Motley Staff Writer Ava Somers delves deep into what the Istanbul Convention is.
Content warning: This article contains discussions of domestic violence, violence against women, gender-based violence, sexual assault and rape which readers may find distressing.
The Convention on Preventing and Combatting Violence Against Women and Domestic Violence, better known as the Istanbul Convention, was signed in May 2011. After many years of a complete policy vacuum in Europe surrounding gender-based violence, in 2014, finally, this was put in place. Its stipulations, its benefits and where it may be amended in the future to better represent civilians are complex in an ever-changing world.
Firstly, what does this Convention actually do? Gender-based violence has been an international issue for time immemorial. For a long time, it was not even recognised as a problem, let alone something which needed to be recognised as illegal. Considering that all women were firstly property of their father, and later property of their husbands once they were married, an offence committed against a woman was not seen to be committed against her, but actually seen to have been an offence against her husband. For example, the rape of a woman could only be taken to court as a damage to property offence. For this reason, marital rape was not recognised until the mid-nineties. For many years, these sorts of violations of a woman’s human rights were not seen as much more than damaging a car. In the past hundred years, women have finally begun to be recognised as individuals, and in my opinion, the adoption of the Istanbul Convention is the epitome of women’s rights in the modern world.
Now, time for some statistics: one in four women in Ireland have experienced violence by a current or former partner. It is widely known that the vast majority of domestic violence victims are women and children, although part of me questions whether this is due to the stigma surrounding male victims of assault (Maybe that is an argument for another issue…). There have been 244 counts of femicide (murder of women) since 1996, 63% killed in their own home, 87% of whom knew their killer. Current or former male intimate partners were responsible for 57% of these murders, and 43 of all the women murdered were between the ages of 18 and 25. 47% of women in Europe between the ages of 18 and 29 had experienced psychological abuse by a partner from the age of 15; While 6% of all Irish women have experienced sexual violence by a partner, 31% have experienced psychological abuse by a partner. 12% of Irish women have been stalked, and 41% of women have someone they are close to who has experienced gender-based violence. Worldwide, one in three women experience physical or sexual violence, mainly by an intimate partner, but less than 40% of these women seek help of any kind, and 42% of women who do experience a form of intimate partner violence later report a resulting injury from this relationship.
So, what is gender-based violence? Well, gender-based violence is, you guessed it, gender-based. But what does that mean legally? Gender-based violence is generally perceived to be acts of sexual, emotional or physical violence against a person due to or based on their perceived gender. These new laws are aiming to eliminate this issue, or at the very least drastically reduce it.

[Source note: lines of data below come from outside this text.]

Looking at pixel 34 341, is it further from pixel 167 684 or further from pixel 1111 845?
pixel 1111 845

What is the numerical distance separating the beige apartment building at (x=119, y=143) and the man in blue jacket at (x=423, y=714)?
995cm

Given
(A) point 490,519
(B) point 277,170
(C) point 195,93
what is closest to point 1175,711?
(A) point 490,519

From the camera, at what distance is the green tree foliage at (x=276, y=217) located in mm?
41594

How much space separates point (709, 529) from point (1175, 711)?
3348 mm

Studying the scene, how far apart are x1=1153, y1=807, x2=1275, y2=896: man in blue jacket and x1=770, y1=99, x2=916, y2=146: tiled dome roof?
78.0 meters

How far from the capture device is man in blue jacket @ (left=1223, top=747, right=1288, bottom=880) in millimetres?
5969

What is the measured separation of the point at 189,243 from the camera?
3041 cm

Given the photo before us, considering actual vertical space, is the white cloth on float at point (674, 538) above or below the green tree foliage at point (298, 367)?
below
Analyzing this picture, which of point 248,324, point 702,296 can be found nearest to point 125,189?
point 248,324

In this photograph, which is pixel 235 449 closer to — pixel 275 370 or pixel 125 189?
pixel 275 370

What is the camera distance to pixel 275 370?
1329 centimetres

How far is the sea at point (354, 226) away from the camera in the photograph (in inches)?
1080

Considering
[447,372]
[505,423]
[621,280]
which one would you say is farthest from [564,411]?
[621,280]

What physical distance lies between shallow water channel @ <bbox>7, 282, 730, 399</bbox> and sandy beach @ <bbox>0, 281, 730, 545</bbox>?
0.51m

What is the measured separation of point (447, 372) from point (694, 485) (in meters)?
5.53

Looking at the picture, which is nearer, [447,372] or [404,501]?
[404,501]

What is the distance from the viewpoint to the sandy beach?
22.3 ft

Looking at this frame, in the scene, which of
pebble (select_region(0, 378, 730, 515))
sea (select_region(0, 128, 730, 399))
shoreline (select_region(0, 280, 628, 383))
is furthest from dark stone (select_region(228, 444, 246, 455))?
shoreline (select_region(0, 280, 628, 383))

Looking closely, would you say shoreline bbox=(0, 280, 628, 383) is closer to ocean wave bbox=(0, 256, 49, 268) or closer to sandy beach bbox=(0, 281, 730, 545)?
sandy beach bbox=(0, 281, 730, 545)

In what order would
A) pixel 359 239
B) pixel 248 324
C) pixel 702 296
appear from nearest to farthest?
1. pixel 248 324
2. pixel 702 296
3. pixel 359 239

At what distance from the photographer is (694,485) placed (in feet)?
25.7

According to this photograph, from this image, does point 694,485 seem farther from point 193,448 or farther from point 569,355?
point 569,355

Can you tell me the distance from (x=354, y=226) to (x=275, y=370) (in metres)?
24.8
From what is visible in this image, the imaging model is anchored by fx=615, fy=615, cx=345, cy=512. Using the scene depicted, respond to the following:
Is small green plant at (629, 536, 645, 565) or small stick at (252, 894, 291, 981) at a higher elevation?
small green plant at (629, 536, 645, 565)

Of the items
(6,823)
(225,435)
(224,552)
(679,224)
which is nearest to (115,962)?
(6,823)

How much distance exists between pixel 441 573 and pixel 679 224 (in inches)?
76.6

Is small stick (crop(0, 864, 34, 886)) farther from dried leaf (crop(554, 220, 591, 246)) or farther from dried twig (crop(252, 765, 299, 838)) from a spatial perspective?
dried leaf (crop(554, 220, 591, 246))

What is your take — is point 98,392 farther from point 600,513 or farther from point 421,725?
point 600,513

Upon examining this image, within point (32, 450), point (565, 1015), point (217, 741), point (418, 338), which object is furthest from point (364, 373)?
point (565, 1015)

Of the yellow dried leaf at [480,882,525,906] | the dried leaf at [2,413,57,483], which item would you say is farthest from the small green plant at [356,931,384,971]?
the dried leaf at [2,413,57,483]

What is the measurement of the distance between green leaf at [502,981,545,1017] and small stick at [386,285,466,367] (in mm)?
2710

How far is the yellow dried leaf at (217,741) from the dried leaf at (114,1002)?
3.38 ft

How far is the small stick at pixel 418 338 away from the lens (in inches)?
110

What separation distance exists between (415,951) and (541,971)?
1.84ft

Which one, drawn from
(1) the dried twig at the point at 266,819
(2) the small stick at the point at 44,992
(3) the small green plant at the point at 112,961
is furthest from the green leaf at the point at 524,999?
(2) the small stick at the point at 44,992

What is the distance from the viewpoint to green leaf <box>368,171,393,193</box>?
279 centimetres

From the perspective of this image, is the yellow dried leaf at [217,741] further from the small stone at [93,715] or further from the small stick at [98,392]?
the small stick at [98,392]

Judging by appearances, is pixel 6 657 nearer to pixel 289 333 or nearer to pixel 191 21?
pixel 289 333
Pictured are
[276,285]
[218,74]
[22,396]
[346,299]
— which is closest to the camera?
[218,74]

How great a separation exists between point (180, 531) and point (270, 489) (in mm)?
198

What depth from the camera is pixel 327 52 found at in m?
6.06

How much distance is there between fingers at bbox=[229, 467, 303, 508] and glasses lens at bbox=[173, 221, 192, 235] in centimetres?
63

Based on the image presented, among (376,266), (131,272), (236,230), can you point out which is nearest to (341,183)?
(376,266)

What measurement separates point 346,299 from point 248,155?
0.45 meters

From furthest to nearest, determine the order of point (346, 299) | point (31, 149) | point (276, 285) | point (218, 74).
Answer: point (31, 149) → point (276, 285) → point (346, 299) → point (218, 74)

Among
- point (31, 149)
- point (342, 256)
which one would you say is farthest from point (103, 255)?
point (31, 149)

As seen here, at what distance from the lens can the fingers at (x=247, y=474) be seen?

One thing I think is very forward-thinking of this convention is that it does not confine “domestic violence” to physical violence. It has taken the liberty to include psychological violence, stalking, physical violence, sexual violence (including rape), forced marriage, genital mutilation, forced abortion, forced sterilisation and sexual harassment.
It has four aims: Prevention, protection, prosecution and co-ordinated policies. This should secure the safety and empowerment of all women and girls throughout Europe by allowing them to be themselves without the Sword of Damocles hanging over their heads as it has been for generations.
So, what does this mean for Ireland? Well, not much… yet. We have signed this treaty, but most of the laws still need to be implemented in Ireland or were already before this Convention. As far as I am aware there has not been any case involving the rights bestowed upon women by the Istanbul Convention. However, it will not be long before these cases come to the forefront, as this is a major issue to be tackled.
In my opinion, this move towards eliminating gender-based violence is a giant leap in the right direction. Prosecuting perpetrators of gender-based crimes will lead to an awareness not previously there. This in itself will lead to a need for further education on behalf of the country, as people will need to be made aware of what these offences are. It will also not only discourage perpetrators, but will support survivors, as their specific experience is now recognised as a crime which occurred against them. This is a realistic and forward-facing law, as it entirely disregards the shame or normative attitude about these crimes being perpetrated against women. Women are edging ever closer to living in a world that is a safe and happy place for us to live out our days in peace without the threat of violence against us simply because of our presenting gender.